In the recent decision of Cicairos v. Summit Logistics, Inc., C048133 (October 27, 2005), the California Court of Appeal discussed a lawsuit brought by five truck drivers for various Labor Code violations, including an alleged failure by the employer to provide valid pay stubs each pay period. Although the decision did not necessarily set forth any new legal rules, it certainly highlights the employer’s obligation to carefully follow California’s pay stub law: Labor Code section 226.

Section 226 requires that all employers must provide pay stubs that include the following nine pieces of information:

  1. gross wages earned
  2. total hours worked by the employee
  3. the number of piece-rate units earned by the employee (where the employee is paid on a piece-rate basis)
  4. all deductions
  5. net wages earned
  6. the inclusive dates of the pay period in question
  7. the name of the employee and his or her social security number, except that by January 1, 2008, only the last four digits of the social security number may be shown,
  8. the name and address of the employer; and
  9. all applicable hourly rates in effect during the pay period and the corresponding number of hours worked at each rate by the employee.

Moreover, according to the Cicairos court, the rules set forth by Section 226 must be followed exactly.
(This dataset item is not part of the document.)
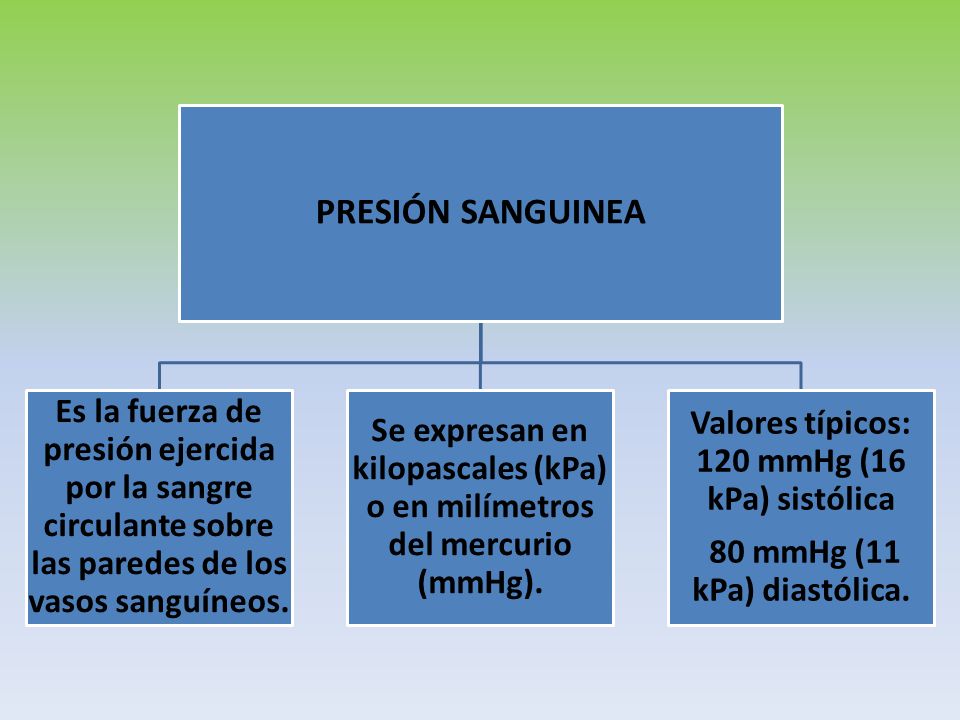 PRESIÓN SANGUINEA

Es la fuerza de presión ejercida por la sangre circulante sobre las paredes de los vasos sanguíneos.

Se expresan en kilopascales (kPa) o en milímetros del mercurio (mmHg).

Valores típicos: 120 mmHg (16 kPa) sistólica

80 mmHg (11 kPa) diastólica.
For example, each of the Cicairos plaintiffs received pay stubs that identified the employer as “Summit.” However, because the full name of the employer was “Summit Logistics, Inc.,” the court found that there was Section 226 violation.

Given that Labor Code section 226 violations can lead to penalties of several thousand dollars per employee, it is important to make certain that all pay stubs are properly drafted and in full compliance with the law.